Procedures op de grondslag van de Mededingingswet kunnen evenwel geruime tijd
duren. Teneinde in dit probleem te voorzien heeft de Minister bij eerste nota
van wijziging besloten tot het aan de directeur-generaal toekennen van een
bevoegdheid tot het (tijdelijk) opleggen van een tarief of voorwaarde in geval
van een geschil tussen gasbedrijf en netgebruiker. Met deze «bestuurlijke
voorlopige voorziening» is een belangrijke verbetering in het oorspronkelijke
wetsvoorstel aangebracht. Blijkens de door de Minister gegeven toelichting
op het wetsvoorstel zal deze «bestuurlijke voorlopige voorziening»
door de directeur-generaal worden gebaseerd op de door gasbedrijven vastgestelde
indicatieve tarieven en voorwaarden.
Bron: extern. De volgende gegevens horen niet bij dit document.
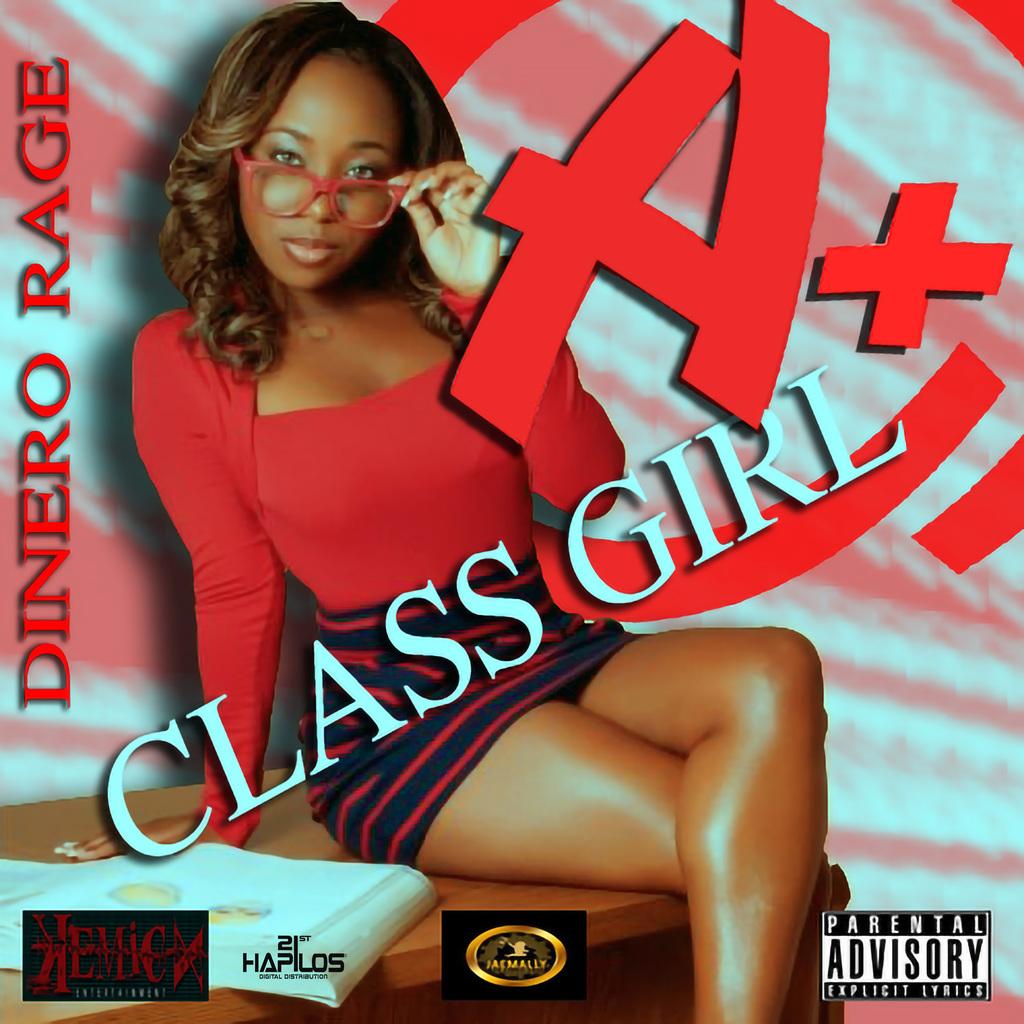 DINERO RAGE - A CLASS GIRL - SINGLE #ITUNES 1/18/19 @RAGEMONEY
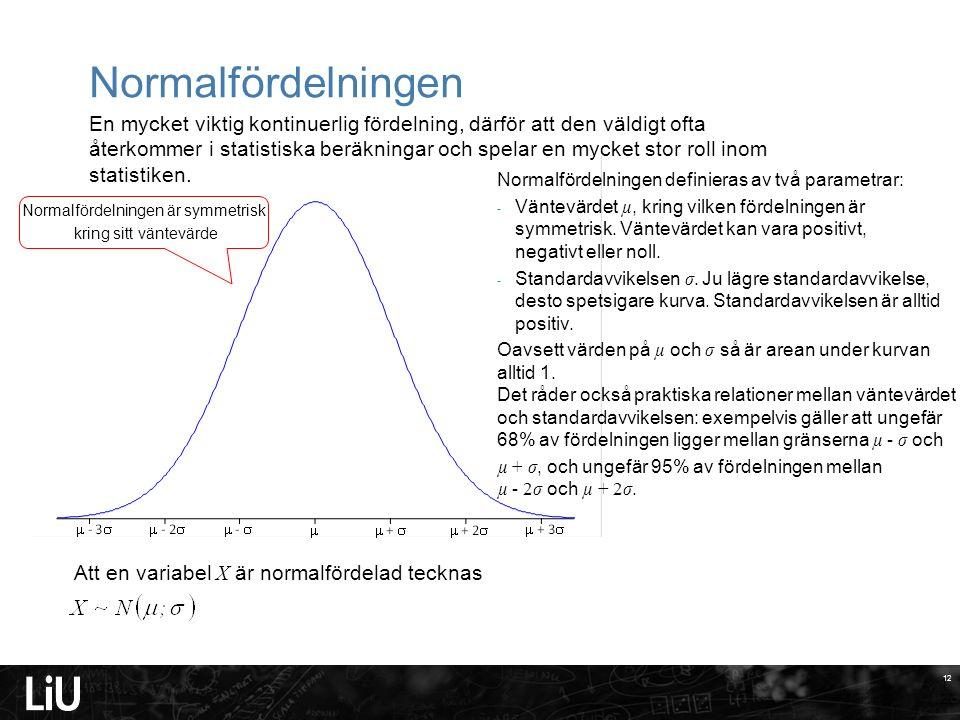 12 Normalfördelningen 12 En mycket viktig kontinuerlig fördelning, därför att den väldigt ofta återkommer i statistiska beräkningar och spelar en mycket stor roll inom statistiken.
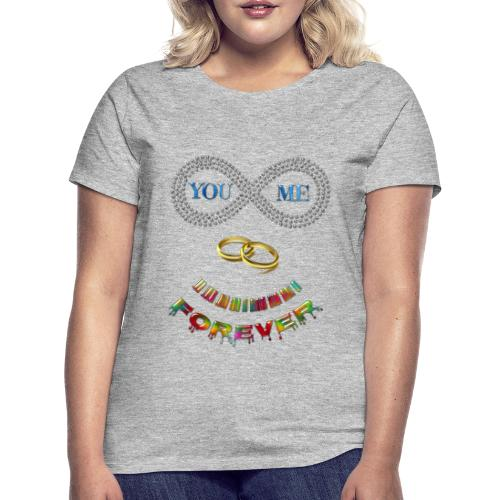 You and me Forever - T-shirt Femme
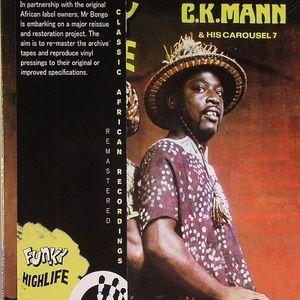 CK MANN & HIS CAROUSEL 7 - Funky Highlife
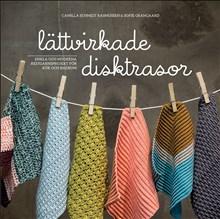 Lättvirkade disktrasor : enkla och moderna restgarnsprojekt för kök och badrum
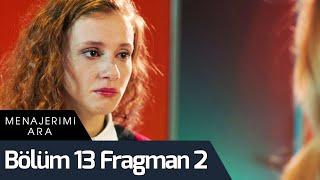 Menajerimi Ara 13. Bölüm 2. Fragman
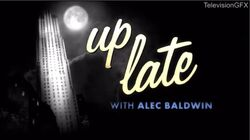 Up Late with Alec Baldwin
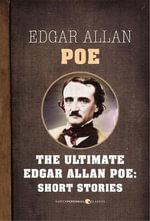 Short Stories : The Ultimate Edgar Allan Poe - Edgar Allan Poe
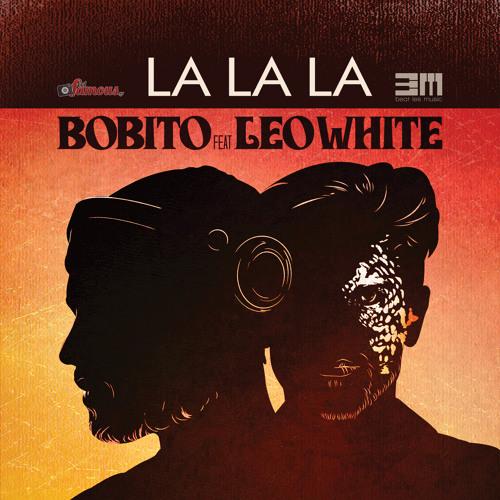 La La La - Bobito Ft. Leo White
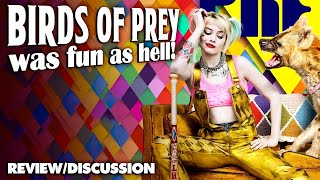 Birds of Prey was fun as hell || discussion / review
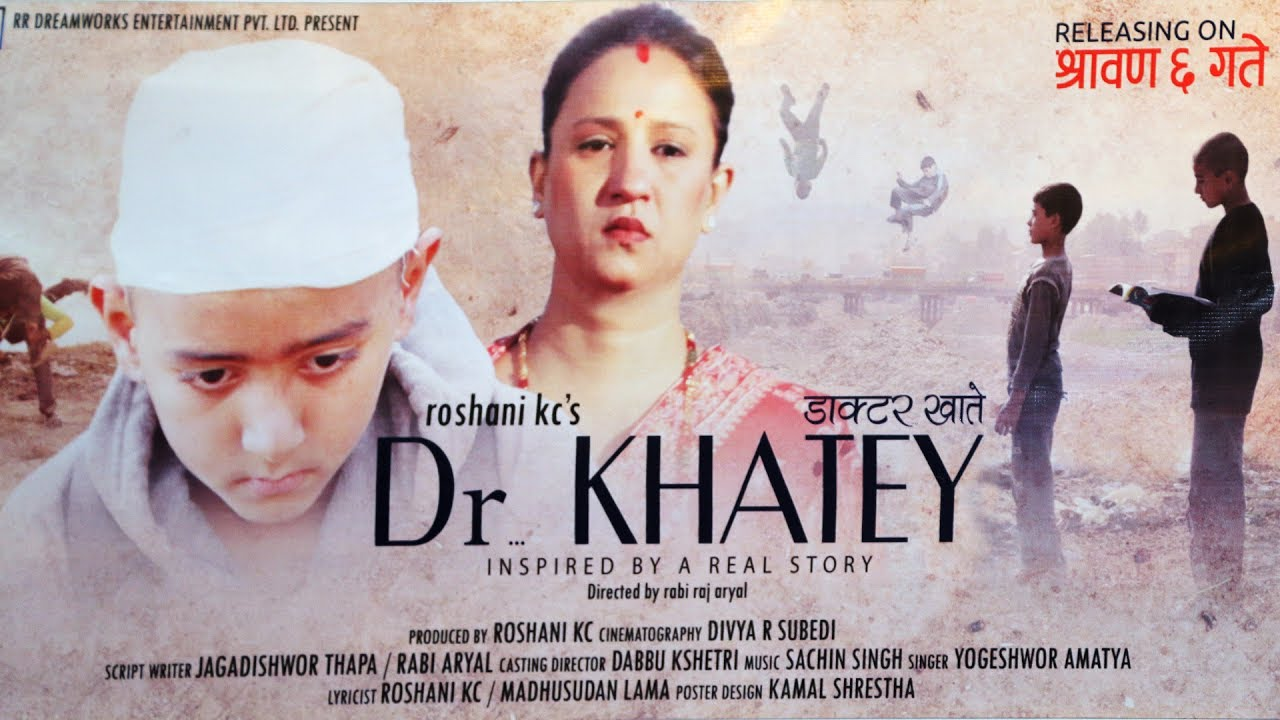 nepali movie dr. khatey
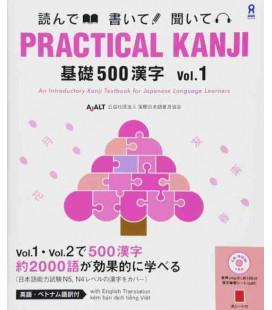 Practical Kanji - An Introductory Kanji Textbook : 500 Kanji (Vol. 1) - CD inclus - (JLPT 4 et 5)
Aangezien de indicatieve tarieven en
voorwaarden eenzijdig door het gasbedrijf worden vastgesteld lijken deze tarieven
en voorwaarden geen geschikt referentiekader door de directeur-generaal om
een voorlopige voorziening op te baseren. Het voorgestelde amendement voorziet
in een systeem waarbij indicatieve voorwaarden met inspraak van netgebruikers
en pas na toetsing van deze tarieven en voorwaarden aan de Mededingingswet
en Gaswet door een onafhankelijke partij, zijnde de directeur-generaal van
de Nma worden vastgesteld. De aldus vastgestelde indicatieve tarieven en voorwaarden
zijn daarmee een geschikt referentiekader voor de directeur-generaal bij het
opleggen van een «bestuurlijke voorlopige voorziening».